### WHAT YOU SHOULD DO
Render the records below, from the start through the line containing "broken plastic debris [880, 712, 916, 744]", as a two-column CSV with the header instruction,detections. Give one row per record, with its text and its answer each in a single quoted field, line breaks replaced by spaces, and the pictures omitted.

### MATERIAL FOR THIS EXERCISE

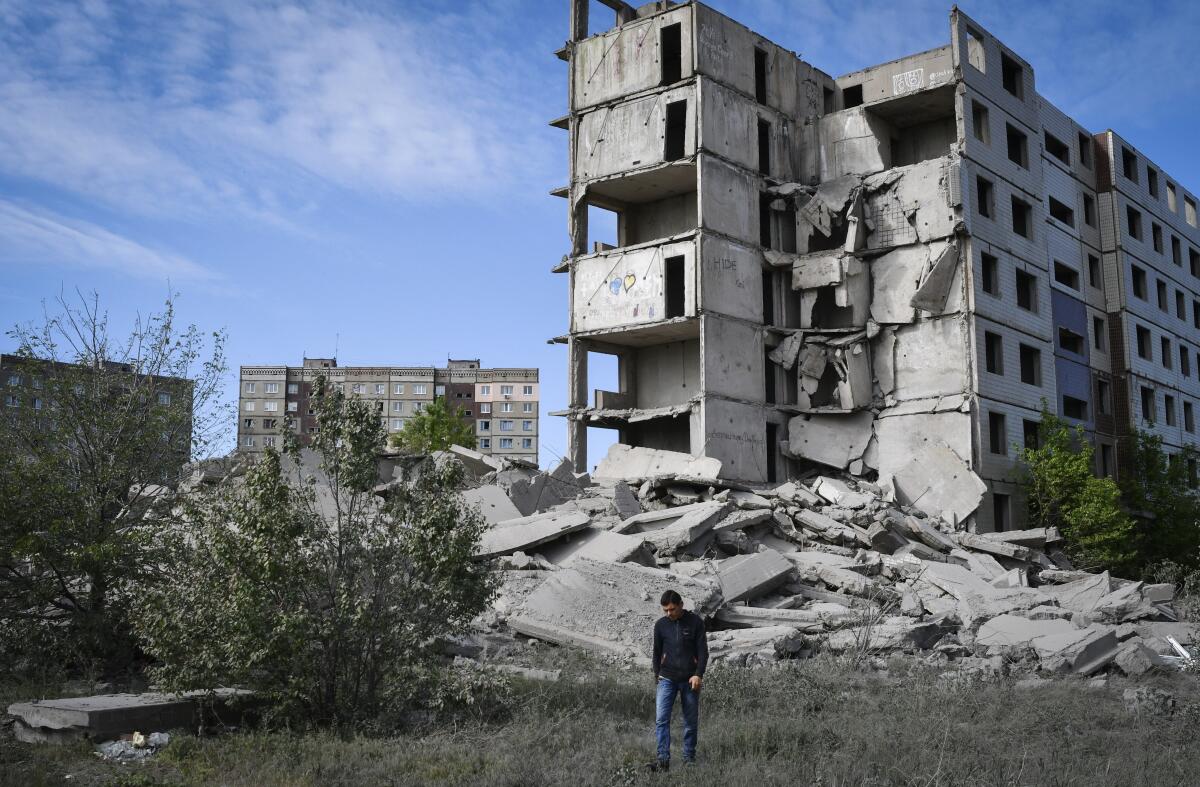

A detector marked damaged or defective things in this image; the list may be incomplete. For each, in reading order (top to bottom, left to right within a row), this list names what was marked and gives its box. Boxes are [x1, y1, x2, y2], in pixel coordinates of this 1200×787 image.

shattered facade [556, 1, 1200, 527]
shattered facade [238, 357, 540, 460]
broken concrete chunk [592, 446, 720, 482]
broken concrete chunk [475, 506, 592, 556]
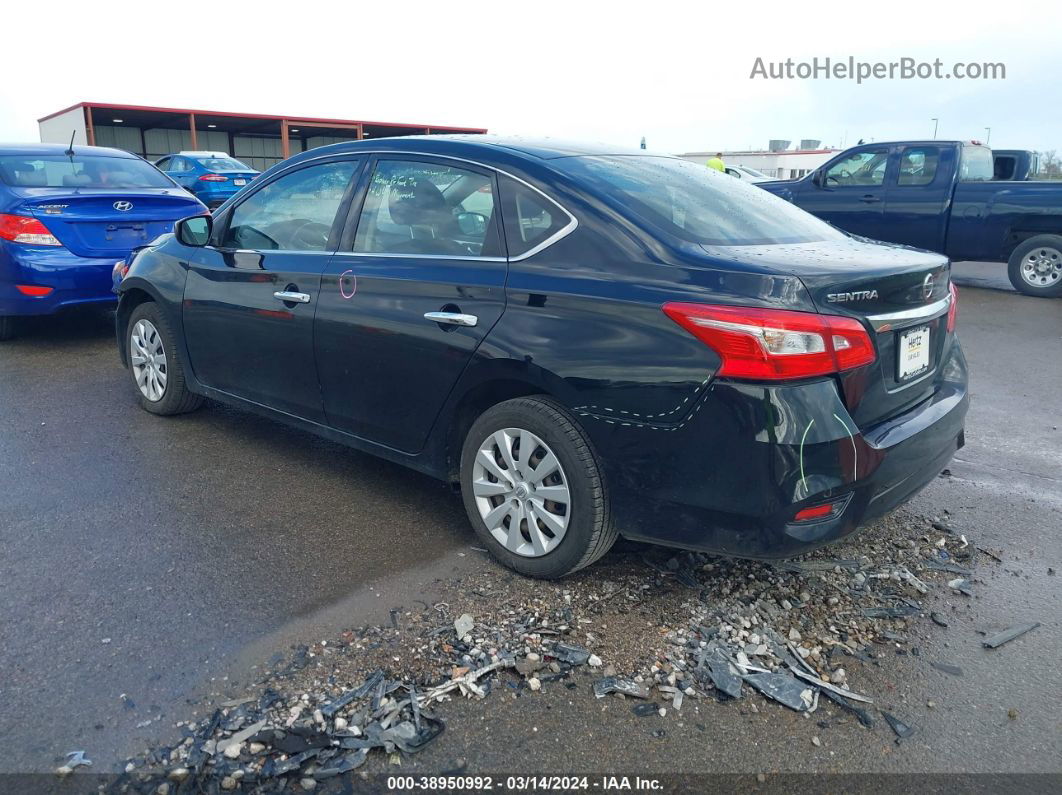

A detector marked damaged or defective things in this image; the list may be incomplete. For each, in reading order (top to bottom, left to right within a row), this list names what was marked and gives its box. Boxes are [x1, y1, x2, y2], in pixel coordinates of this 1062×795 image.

broken plastic debris [984, 624, 1040, 648]
broken plastic debris [596, 676, 652, 700]
broken plastic debris [740, 672, 816, 716]
broken plastic debris [880, 712, 916, 744]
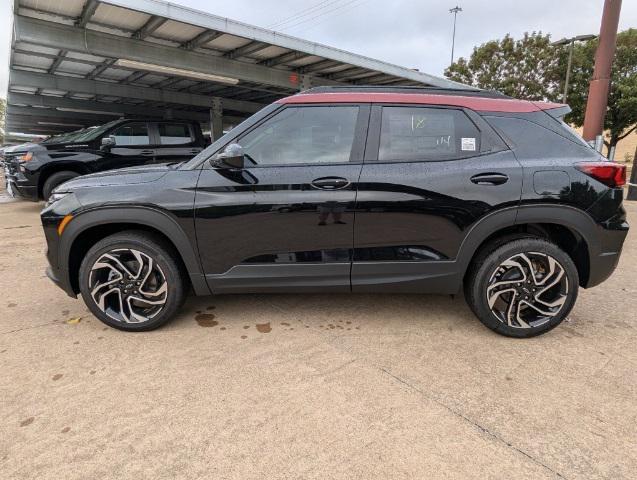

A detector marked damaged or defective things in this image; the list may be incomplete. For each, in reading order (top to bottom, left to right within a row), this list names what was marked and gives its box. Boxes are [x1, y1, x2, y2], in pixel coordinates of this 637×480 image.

cracked concrete surface [1, 196, 636, 480]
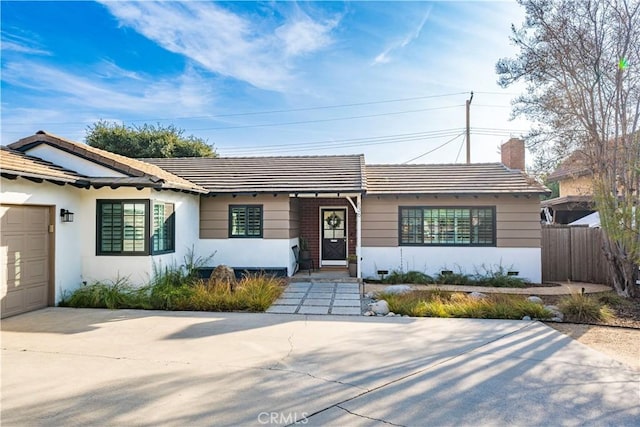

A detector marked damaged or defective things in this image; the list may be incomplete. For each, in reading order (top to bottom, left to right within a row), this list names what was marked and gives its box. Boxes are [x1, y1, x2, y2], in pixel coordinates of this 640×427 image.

driveway crack [336, 406, 404, 426]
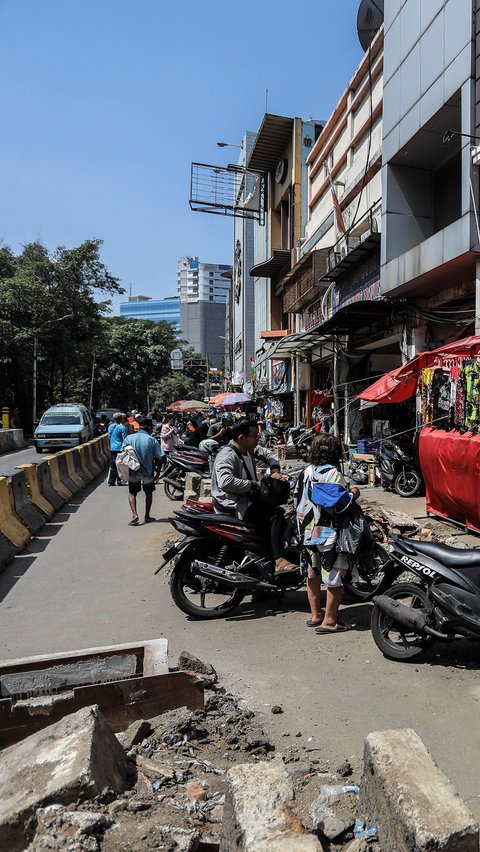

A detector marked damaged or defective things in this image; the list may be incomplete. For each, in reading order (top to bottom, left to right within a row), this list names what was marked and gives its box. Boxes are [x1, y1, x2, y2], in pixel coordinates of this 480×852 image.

### OUTPUT BELOW
instruction,detections
"A detector marked damaged or defective things in this image; the list may be incomplete. For each, in reading order (top to bottom, left to right within a row), this list names what was marked and gives its box. Boxes are [x1, y1, x2, y2], in pixel coordinates of this 1200×787 image.","shattered facade [556, 1, 1200, 527] shattered facade [238, 357, 540, 460] broken concrete chunk [592, 446, 720, 482] broken concrete chunk [475, 506, 592, 556]"
"A detector marked damaged or defective things in this image; the list may be incomplete. For each, in reading order (top to bottom, left to right within a row), this list names what was marked and gives its box. Boxes are [x1, y1, x2, y2], in pixel coordinates of this 1062×795 image.","broken plastic debris [984, 624, 1040, 648] broken plastic debris [596, 676, 652, 700] broken plastic debris [740, 672, 816, 716] broken plastic debris [880, 712, 916, 744]"